2 lbs beef chuck (preferably grass-fed), cut into 2-inch pieces
2 Tbsps olive oil or avocado oil, divided
4 Tbsps gluten-free flour, or Arrowroot powder
1 Tbsp smoked paprika
sea salt and freshly ground pepper to taste, about 1/2 teaspoon each
4 cups beef bone broth
3 large carrots, peeled and chopped
2 sweet onions, peeled and quartered
4 ribs of celery, chopped
3-5 fresh garlic cloves, chopped
3/4 cup dry red wine
2 Tbsps coconut aminos, Bragg's liquid aminos, or low sodium soy sauce
1 lb. baby potatoes, halved or quartered
4 parsnips, peeled and chopped
4 Tbsps freshly chopped parsley leaves, to garnish

Steps:

  • Peel and thoroughly rinse your parsnips, carrots, onions, and potatoes.
  • Cut into 1-1/2-inch pieces.
  • Cut your beef into 1-1/2 inch cubes.
  • Season beef cubes well with smoked paprika, sea salt and pepper, then dredge the beef into the flour (or Arrowroot powder) pressing a bit to ensure a good hold.
  • Heat 1 Tablespoon of oil in a Dutch oven over medium-high heat. Add in beef cubes along with any excess flour and cook until nicely browned, about 5 to 7 minutes. Set browned beef aside on a plate.
  • Add the remaining tablespoon of oil into the same pan and heat. Add in your onions, celery, carrots, and garlic then sauté until slightly golden, for about 3 minutes.
  • Stir in coconut aminos and wine, then simmer until liquid is slightly cooked off.
  • Place the beef back into your pot. Pour in broth and add potatoes and parsnips, then give it all a good stir.
  • Stovetop method:
  • Reduce heat to low, cover and let it simmer on your stovetop for 90 minutes, stirring occasionally.
  • Oven method:
  • You may choose to place your Dutch oven in the oven instead of the stovetop using the oven method:
  • Preheat your oven to 350°F.
  • Cover your pot with an oven-safe lid and cook for an hour or so until veggies and meat are super fork tender.
  • Crock-pot/Slow Cooker method:
  • After following above instructions to prepare & brown the meat, and sauté veggies, then add everything (all ingredients including scraped brown bits from saute pan) into your slow cooker, then give it all a good stir. I recommend cooking on LOW for 8-10 hours for best flavor.
  • Instant Pot method:
  • After following above instructions to cut and flour your meat and prepare vegetables then, add 1 Tablespoon of oil to the instant pot and turn on the saute function. When the oil starts to sizzle add your prepared meat.

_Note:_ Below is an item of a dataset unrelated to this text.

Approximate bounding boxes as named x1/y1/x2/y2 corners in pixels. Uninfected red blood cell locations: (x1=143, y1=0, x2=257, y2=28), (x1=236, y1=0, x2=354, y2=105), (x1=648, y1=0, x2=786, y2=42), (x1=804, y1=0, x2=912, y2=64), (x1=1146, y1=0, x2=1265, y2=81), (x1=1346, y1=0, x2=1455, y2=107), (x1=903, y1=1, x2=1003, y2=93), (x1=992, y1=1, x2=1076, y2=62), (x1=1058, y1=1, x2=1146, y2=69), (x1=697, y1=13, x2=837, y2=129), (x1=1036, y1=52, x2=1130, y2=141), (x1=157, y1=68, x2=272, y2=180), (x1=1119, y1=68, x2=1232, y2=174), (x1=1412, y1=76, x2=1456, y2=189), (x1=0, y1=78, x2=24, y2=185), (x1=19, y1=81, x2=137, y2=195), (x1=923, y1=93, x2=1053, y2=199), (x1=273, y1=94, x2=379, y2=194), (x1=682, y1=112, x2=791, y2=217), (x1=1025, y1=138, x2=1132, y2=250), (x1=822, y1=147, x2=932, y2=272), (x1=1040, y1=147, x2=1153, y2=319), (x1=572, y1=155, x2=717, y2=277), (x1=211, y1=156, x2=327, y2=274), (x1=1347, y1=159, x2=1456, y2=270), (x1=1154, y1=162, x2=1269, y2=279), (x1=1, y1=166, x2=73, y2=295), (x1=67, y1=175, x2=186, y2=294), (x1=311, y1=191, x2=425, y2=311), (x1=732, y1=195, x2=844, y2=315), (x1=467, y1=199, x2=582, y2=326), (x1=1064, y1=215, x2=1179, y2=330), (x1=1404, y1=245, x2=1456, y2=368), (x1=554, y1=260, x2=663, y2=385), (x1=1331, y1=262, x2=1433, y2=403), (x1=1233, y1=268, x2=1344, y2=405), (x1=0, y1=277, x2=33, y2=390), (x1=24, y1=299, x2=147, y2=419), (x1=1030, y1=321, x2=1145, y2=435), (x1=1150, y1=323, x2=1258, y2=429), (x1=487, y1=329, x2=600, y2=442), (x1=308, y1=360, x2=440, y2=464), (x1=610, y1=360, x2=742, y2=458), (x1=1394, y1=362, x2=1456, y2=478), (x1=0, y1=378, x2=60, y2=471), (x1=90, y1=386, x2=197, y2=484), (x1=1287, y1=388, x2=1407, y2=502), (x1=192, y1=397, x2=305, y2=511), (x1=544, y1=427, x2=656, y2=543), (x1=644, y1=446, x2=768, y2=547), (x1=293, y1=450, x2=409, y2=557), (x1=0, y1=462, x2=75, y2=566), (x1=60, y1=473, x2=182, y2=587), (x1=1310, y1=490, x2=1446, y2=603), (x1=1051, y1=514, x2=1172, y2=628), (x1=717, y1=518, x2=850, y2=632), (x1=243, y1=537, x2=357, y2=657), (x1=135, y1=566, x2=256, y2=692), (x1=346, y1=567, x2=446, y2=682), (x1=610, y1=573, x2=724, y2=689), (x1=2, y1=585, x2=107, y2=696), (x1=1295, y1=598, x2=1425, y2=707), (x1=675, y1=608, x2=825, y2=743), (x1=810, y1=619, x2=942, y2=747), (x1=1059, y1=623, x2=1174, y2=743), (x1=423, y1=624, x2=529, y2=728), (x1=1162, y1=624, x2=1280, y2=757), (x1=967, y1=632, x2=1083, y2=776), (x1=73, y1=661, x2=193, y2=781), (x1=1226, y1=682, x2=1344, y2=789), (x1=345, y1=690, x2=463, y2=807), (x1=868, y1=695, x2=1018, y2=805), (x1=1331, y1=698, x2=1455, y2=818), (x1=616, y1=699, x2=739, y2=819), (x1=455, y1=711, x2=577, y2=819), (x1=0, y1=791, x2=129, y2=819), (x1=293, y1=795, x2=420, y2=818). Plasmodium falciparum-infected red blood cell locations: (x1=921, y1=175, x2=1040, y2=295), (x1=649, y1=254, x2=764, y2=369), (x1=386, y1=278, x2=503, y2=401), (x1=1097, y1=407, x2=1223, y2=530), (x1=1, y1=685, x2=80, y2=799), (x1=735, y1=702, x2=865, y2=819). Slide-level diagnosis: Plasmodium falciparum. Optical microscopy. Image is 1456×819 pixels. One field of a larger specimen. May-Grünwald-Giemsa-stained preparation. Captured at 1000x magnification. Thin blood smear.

  • Cook the meat until browned on all sides.
  • Set browned beef aside on a plate.
  • Add the remaining tablespoon of oil into the pot and heat. Add in your onions, celery, carrots, and garlic then sauté until slightly golden, for about 3 minutes.
  • Stir in coconut aminos and wine, then simmer until liquid is slightly cooked off.
  • Place the beef back into your pot. Pour in broth and add potatoes and parsnips, then give it all a good stir, and use a wooden spoon to scrape the brown bits from the bottom of the pan.
  • Close the lid and steam valve on your instant pot.
  • Cook on high pressure for 35 minutes, then allow the pressure to release naturally for 10 minutes before doing a quick release.
  • To serve:
  • Transfer your stew into bowls, garnish with parsley and serve warm. Enjoy!
  • Store your stew in air-tight containers. You can refrigerate up to 3-4 days and freeze it for up to 3 months, just heat it through when ready to serve.